Sam hasn’t said a word since we got back on the highway. She’s curled into a ball, reading her book. She just shut down. Why she chose back there to have a yelling match with Tyler, I have no clue. I don’t know what set her off, but I need to figure it out. To avoid it.

Fuck. Now she has me thinking of my brother in the present tense. If Tyler—oh, my shit—were really ghosting it around, he’d have some choice words for me, I’m sure. He’d have done everything in his power to stop Sam from being alone with me. I have to keep reminding myself of this fact. All the lies, all the bullshit, being around Sam and having to hold everything in . . . I’m getting mixed up.

This is how her mind has to work things out, though. She’s making excuses so she can keep her fantasy going. Like apparently, he’s forgetting things and being sucked into limbo. But it’s what her mind has to do to keep believing her own lies.

I know all about believing one’s lies. It’s exactly what I’ve been doing for nearly the past year. We can convince ourselves, if we lie to ourselves long enough, of just about anything.

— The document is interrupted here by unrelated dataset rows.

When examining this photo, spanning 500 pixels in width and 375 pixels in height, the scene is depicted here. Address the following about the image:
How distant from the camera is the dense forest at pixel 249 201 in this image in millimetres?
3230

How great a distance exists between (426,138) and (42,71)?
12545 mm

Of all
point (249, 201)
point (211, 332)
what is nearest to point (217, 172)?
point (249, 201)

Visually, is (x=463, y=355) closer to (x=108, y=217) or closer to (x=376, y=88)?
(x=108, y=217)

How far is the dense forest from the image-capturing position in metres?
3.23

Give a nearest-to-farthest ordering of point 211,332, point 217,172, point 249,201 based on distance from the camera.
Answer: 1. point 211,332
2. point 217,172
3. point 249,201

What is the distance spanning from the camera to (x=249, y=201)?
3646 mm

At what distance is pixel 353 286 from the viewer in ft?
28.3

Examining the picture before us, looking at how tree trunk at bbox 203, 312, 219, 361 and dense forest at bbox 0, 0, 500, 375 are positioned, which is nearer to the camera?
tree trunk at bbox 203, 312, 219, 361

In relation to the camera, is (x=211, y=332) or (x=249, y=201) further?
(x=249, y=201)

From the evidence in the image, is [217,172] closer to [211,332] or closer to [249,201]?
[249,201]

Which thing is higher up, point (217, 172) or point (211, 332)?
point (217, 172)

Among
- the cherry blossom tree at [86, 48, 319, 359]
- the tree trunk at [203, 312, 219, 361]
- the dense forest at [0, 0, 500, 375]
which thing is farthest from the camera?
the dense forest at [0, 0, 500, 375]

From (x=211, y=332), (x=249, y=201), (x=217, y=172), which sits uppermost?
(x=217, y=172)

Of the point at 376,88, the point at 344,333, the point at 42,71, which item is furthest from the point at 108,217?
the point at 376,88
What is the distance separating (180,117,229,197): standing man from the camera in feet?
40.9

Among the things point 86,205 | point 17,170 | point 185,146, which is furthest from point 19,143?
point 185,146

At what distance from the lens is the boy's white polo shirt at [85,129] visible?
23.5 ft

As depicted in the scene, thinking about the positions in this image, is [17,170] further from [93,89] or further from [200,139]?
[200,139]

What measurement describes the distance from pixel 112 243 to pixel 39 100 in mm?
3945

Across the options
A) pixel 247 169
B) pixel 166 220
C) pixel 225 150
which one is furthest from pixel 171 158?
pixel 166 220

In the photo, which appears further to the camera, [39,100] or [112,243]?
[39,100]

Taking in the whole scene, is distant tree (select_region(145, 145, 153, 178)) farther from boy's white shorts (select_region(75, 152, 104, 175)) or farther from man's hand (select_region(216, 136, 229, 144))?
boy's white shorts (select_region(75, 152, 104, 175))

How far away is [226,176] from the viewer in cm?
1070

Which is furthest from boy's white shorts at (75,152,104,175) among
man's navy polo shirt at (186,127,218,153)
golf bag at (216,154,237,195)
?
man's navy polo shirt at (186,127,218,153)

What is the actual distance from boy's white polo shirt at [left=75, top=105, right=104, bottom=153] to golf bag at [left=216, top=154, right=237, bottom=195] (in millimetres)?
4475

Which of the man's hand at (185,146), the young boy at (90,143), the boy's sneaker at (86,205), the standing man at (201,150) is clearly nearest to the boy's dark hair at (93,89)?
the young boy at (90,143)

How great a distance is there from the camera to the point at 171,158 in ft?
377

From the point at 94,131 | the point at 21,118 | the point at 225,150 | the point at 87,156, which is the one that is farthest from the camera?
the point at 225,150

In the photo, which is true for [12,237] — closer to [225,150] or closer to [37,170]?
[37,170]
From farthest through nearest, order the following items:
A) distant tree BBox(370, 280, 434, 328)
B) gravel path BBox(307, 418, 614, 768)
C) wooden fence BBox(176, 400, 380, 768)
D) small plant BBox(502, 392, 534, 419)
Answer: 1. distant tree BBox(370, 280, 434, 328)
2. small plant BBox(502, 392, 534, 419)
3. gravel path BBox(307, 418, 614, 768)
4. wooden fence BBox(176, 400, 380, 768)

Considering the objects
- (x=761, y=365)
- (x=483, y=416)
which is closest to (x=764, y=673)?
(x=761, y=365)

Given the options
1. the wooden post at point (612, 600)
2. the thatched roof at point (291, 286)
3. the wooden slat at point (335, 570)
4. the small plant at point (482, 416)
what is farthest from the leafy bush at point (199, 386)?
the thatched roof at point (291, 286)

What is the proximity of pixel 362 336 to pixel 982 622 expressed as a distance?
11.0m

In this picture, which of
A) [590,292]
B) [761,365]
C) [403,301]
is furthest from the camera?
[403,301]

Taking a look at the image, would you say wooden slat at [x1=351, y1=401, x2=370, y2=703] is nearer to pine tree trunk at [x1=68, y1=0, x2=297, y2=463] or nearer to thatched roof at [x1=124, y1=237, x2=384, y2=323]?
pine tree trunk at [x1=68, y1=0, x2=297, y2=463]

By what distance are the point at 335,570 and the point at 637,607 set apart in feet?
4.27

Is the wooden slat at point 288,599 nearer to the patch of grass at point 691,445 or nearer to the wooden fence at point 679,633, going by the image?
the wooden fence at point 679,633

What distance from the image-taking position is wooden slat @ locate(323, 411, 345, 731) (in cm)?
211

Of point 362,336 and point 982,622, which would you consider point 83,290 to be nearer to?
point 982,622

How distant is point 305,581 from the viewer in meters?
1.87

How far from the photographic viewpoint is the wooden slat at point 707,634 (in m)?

I have no right to think anything bad about Sam, though. I’m just as fucked up as her. But she, at the end of this trip, gets to go back. I don’t. I’m stuck with all the blackness and lies. And I should never have dreamed that I could be around her and not become just as unhinged. Especially when I knew going in that she thinks she’s talking to my dead brother.

I grip the wheel, tighten my fingers until my knuckles go white. The cut on my hand was almost healed, but it’s throbbing now. There’re so many levels of pain and wrong and I hate dealing with them all. Up until now, I’ve been handling my brother’s death. But this shit is trudging painful things up, and I’m having a hard time beating them back down.

Death Cab for Cutie is blasting over the speakers, and we’re about twenty minutes outside of Memphis. Stop number two on The Most Fucked up Road Trip of All Time. From here on out, I have to decide how to handle her outbursts. I still have the backup plan. But I don’t want to go there. Not yet.